§ Activity: Would you write out all the records again, exactly?
===== Task material =====
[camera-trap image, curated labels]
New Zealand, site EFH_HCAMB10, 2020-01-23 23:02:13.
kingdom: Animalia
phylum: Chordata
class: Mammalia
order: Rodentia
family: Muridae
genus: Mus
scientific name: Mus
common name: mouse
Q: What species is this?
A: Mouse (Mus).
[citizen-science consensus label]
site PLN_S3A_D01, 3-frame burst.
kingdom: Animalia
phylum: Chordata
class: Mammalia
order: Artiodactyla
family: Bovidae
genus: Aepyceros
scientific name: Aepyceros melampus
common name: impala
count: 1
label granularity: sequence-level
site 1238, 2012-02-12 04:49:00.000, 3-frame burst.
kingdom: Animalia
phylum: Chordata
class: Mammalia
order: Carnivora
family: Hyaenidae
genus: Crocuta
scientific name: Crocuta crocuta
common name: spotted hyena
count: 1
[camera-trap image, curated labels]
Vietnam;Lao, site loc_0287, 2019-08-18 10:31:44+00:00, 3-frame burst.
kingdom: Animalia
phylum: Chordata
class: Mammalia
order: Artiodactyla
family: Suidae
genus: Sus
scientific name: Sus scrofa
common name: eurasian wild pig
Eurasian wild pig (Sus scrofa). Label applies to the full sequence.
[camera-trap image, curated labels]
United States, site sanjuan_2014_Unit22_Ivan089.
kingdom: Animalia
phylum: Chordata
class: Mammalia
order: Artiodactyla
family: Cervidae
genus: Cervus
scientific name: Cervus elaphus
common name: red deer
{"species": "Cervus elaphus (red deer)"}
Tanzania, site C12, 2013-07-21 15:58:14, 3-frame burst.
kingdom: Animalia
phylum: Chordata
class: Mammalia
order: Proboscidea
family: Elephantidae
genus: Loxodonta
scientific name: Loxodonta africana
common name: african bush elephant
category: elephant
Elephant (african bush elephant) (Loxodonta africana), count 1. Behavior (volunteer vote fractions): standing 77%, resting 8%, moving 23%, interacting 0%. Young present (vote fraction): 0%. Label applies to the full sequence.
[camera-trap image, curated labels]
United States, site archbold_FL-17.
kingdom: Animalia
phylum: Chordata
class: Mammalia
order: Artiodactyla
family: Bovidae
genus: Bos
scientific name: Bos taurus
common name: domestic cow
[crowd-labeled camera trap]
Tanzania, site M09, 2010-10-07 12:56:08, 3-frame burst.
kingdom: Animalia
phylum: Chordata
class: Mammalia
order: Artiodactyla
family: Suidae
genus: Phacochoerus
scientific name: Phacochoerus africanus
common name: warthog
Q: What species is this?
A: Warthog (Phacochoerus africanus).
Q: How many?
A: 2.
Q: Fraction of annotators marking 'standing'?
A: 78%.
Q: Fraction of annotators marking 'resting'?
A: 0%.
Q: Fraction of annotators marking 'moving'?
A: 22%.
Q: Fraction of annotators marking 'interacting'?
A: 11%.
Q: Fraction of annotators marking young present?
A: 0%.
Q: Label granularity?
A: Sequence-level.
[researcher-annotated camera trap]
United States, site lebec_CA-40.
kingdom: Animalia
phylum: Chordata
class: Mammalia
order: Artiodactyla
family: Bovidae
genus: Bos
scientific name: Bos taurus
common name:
=====
§ The completed task:
[camera-trap image, curated labels]
New Zealand, site EFH_HCAMB10, 2020-01-23 23:02:13.
kingdom: Animalia
phylum: Chordata
class: Mammalia
order: Rodentia
family: Muridae
genus: Mus
scientific name: Mus
common name: mouse
Q: What species is this?
A: Mouse (Mus).
[citizen-science consensus label]
site PLN_S3A_D01, 3-frame burst.
kingdom: Animalia
phylum: Chordata
class: Mammalia
order: Artiodactyla
family: Bovidae
genus: Aepyceros
scientific name: Aepyceros melampus
common name: impala
count: 1
label granularity: sequence-level
site 1238, 2012-02-12 04:49:00.000, 3-frame burst.
kingdom: Animalia
phylum: Chordata
class: Mammalia
order: Carnivora
family: Hyaenidae
genus: Crocuta
scientific name: Crocuta crocuta
common name: spotted hyena
count: 1
[camera-trap image, curated labels]
Vietnam;Lao, site loc_0287, 2019-08-18 10:31:44+00:00, 3-frame burst.
kingdom: Animalia
phylum: Chordata
class: Mammalia
order: Artiodactyla
family: Suidae
genus: Sus
scientific name: Sus scrofa
common name: eurasian wild pig
Eurasian wild pig (Sus scrofa). Label applies to the full sequence.
[camera-trap image, curated labels]
United States, site sanjuan_2014_Unit22_Ivan089.
kingdom: Animalia
phylum: Chordata
class: Mammalia
order: Artiodactyla
family: Cervidae
genus: Cervus
scientific name: Cervus elaphus
common name: red deer
{"species": "Cervus elaphus (red deer)"}
Tanzania, site C12, 2013-07-21 15:58:14, 3-frame burst.
kingdom: Animalia
phylum: Chordata
class: Mammalia
order: Proboscidea
family: Elephantidae
genus: Loxodonta
scientific name: Loxodonta africana
common name: african bush elephant
category: elephant
Elephant (african bush elephant) (Loxodonta africana), count 1. Behavior (volunteer vote fractions): standing 77%, resting 8%, moving 23%, interacting 0%. Young present (vote fraction): 0%. Label applies to the full sequence.
[camera-trap image, curated labels]
United States, site archbold_FL-17.
kingdom: Animalia
phylum: Chordata
class: Mammalia
order: Artiodactyla
family: Bovidae
genus: Bos
scientific name: Bos taurus
common name: domestic cow
[crowd-labeled camera trap]
Tanzania, site M09, 2010-10-07 12:56:08, 3-frame burst.
kingdom: Animalia
phylum: Chordata
class: Mammalia
order: Artiodactyla
family: Suidae
genus: Phacochoerus
scientific name: Phacochoerus africanus
common name: warthog
Q: What species is this?
A: Warthog (Phacochoerus africanus).
Q: How many?
A: 2.
Q: Fraction of annotators marking 'standing'?
A: 78%.
Q: Fraction of annotators marking 'resting'?
A: 0%.
Q: Fraction of annotators marking 'moving'?
A: 22%.
Q: Fraction of annotators marking 'interacting'?
A: 11%.
Q: Fraction of annotators marking young present?
A: 0%.
Q: Label granularity?
A: Sequence-level.
[researcher-annotated camera trap]
United States, site lebec_CA-40.
kingdom: Animalia
phylum: Chordata
class: Mammalia
order: Artiodactyla
family: Bovidae
genus: Bos
scientific name: Bos taurus
common name:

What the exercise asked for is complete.